*** TEXT SECTION ***
Double Play Strategy: Safaricom is going to run the typical double play which is used by leading global ecommerce businesses. These companies always have complementary services to ecommerce. Safaricom has one in MPESA and that will help its positioning in the market
In baseball, double play is a defensive play where two players are put out. It turns out that the leading ecommerce companies like Amazon and Alibaba have such strategies in their businesses. Amazon runs an ecommerce operation, which largely loses money, but makes money via cloud computing services. In the world of Amazon, if it can destroy many brick and mortar retailers and force them to go online, it will have cloud services to sell to them. For Alibaba, its double play comes from its asset-light marketplace and the Ant Financial which processes payments across its ecosystems. Besides the commission for selling on Alibaba, Alibaba takes another cut for handling the payment. When you examine these companies, one thing is obvious: no one makes good money by running just an ecommerce operation; you need a double play to supplement it.
*** End of TEXT SECTION ***
*** DATA FOR REVIEW ***
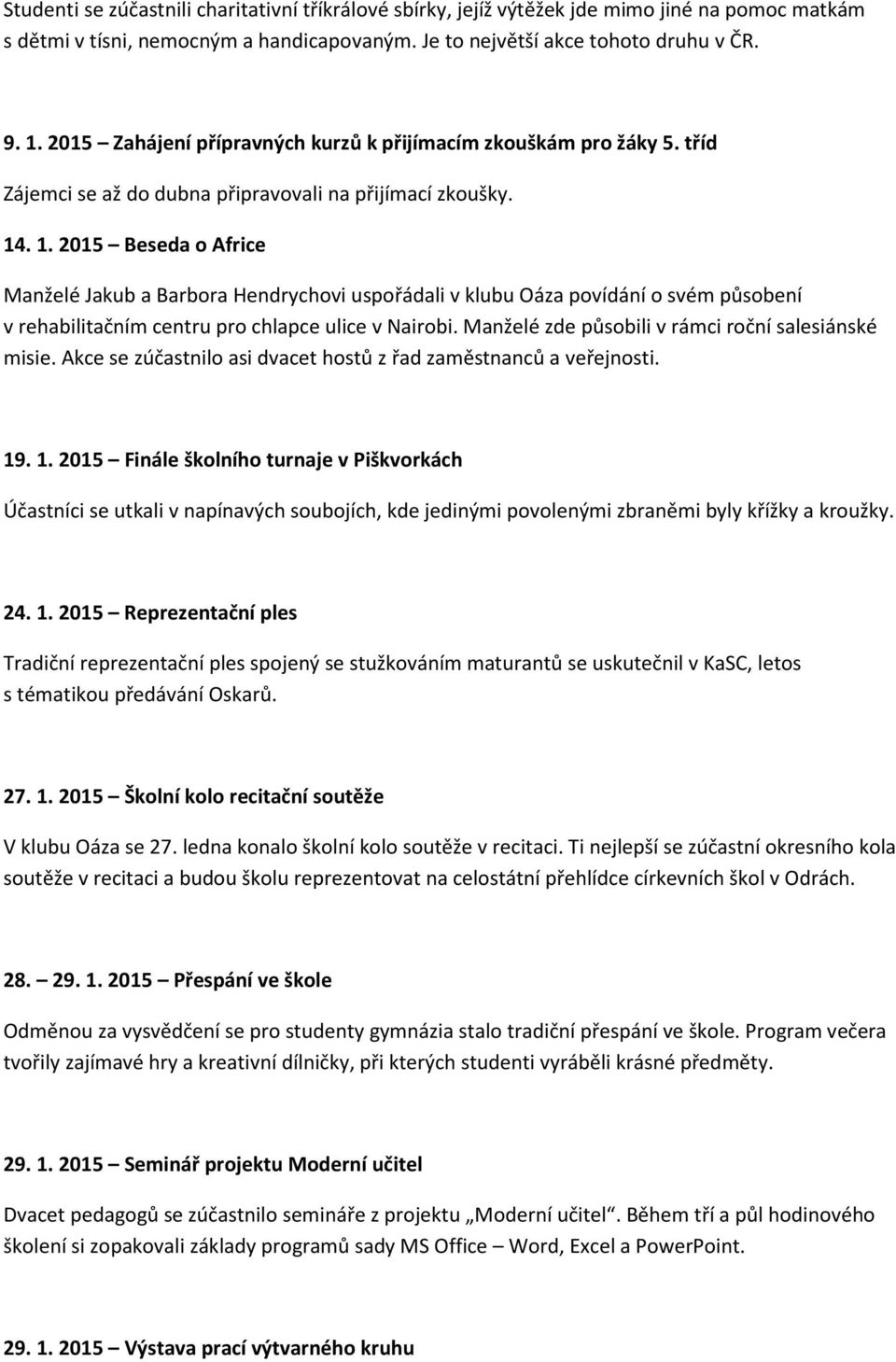 Studenti se zúčastnili charitativní tříkrálové sbírky, jejíž výtěžek jde mimo jiné na pomoc matkám s dětmi v tísni, nemocným a handicapovaným. Je to největší akce tohoto druhu v ČR.

9. 1. 2015 – Zahájení přípravných kurzů k přijímacím zkouškám pro žáky 5. tříd

Zájemci se až do dubna připravovali na přijímací zkoušky.

14. 1. 2015 – Beseda o Africe

Manželé Jakub a Barbora Hendrychovi uspořádali v klubu Oáza povídání o svém působení v rehabilitačním centru pro chlapce ulice v Nairobi. Manželé zde působili v rámci roční salesiánské misie. Akce se zúčastnilo asi dvacet hostů z řad zaměstnanců a veřejnosti.

19. 1. 2015 – Finále školního turnaje v Piškvorkách

Účastníci se utkali v napínavých soubojích, kde jedinými povolenými zbraněmi byly křížky a kroužky.

24. 1. 2015 – Reprezentační ples

Tradiční reprezentační ples spojený se stužkováním maturantů se uskutečnil v KaSC, letos s tématikou předávání Oskarů.

27. 1. 2015 – Školní kolo recitační soutěže

V klubu Oáza se 27. ledna konalo školní kolo soutěže v recitaci. Ti nejlepší se zúčastní okresního kola soutěže v recitaci a budou školu reprezentovat na celostátní přehlídce církevních škol v Odrách.

28. – 29. 1. 2015 – Přespání ve škole

Odměnou za vysvědčení se pro studenty gymnázia stalo tradiční přespání ve škole. Program večera tvořily zajímavé hry a kreativní dílničky, při kterých studenti vyráběli krásné předměty.

29. 1. 2015 – Seminář projektu Moderní učitel

Dvacet pedagogů se zúčastnilo semináře z projektu „Moderní učitel“. Během tří a půl hodinového školení si zopakovali základy programů sady MS Office – Word, Excel a PowerPoint.

29. 1. 2015 – Výstava prací výtvarného kruhu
*** End of DATA FOR REVIEW ***
**WORK TO COMPLETE**
**a)** According to the double play passage, what does Amazon make money from while its ecommerce operation largely loses money?
**b)** Please carry on the passage about Safaricom's double play strategy, starting after its final sentence.

**ANSWER SET**
**a)** Cloud computing services.

**b)**
Safaricom Data
I am expecting Safaricom to move into other sectors like insurance after this ecommerce venture has been executed. The fact remains that no one understands the buying habits of Kenyans more than MPESA. By looking at MPESA, you can get a good picture on how Kenyans are spending. This means that you can create products and services around those patterns. No other company in Kenya can do this better than Safaricom in Kenya.
It can use data from MPESA to have a very good feel on what is trending in Kenya and then make sure it is prepared for it. If people are buying insurance from one of the merchants that sell so, Safaricom could see that as the next big thing. (Data policy in Africa is weak, we will continue to debate what companies can see and not see. But today, no one is policing them.) This ecommerce operation is largely a marketplace where it is mainly bringing buyers and vendors together, without necessarily carrying inventory. Yet, it is possible that Safaricom can see from MPESA the wares which are selling well and could decide to stock and sell them directly.
The best business Safaricom will have in coming years will be data business. MPESA makes that possible because you are using real data on actual purchases. It will be hard for anyone to beat any operator with that level of insights about any economy and the broad consumers.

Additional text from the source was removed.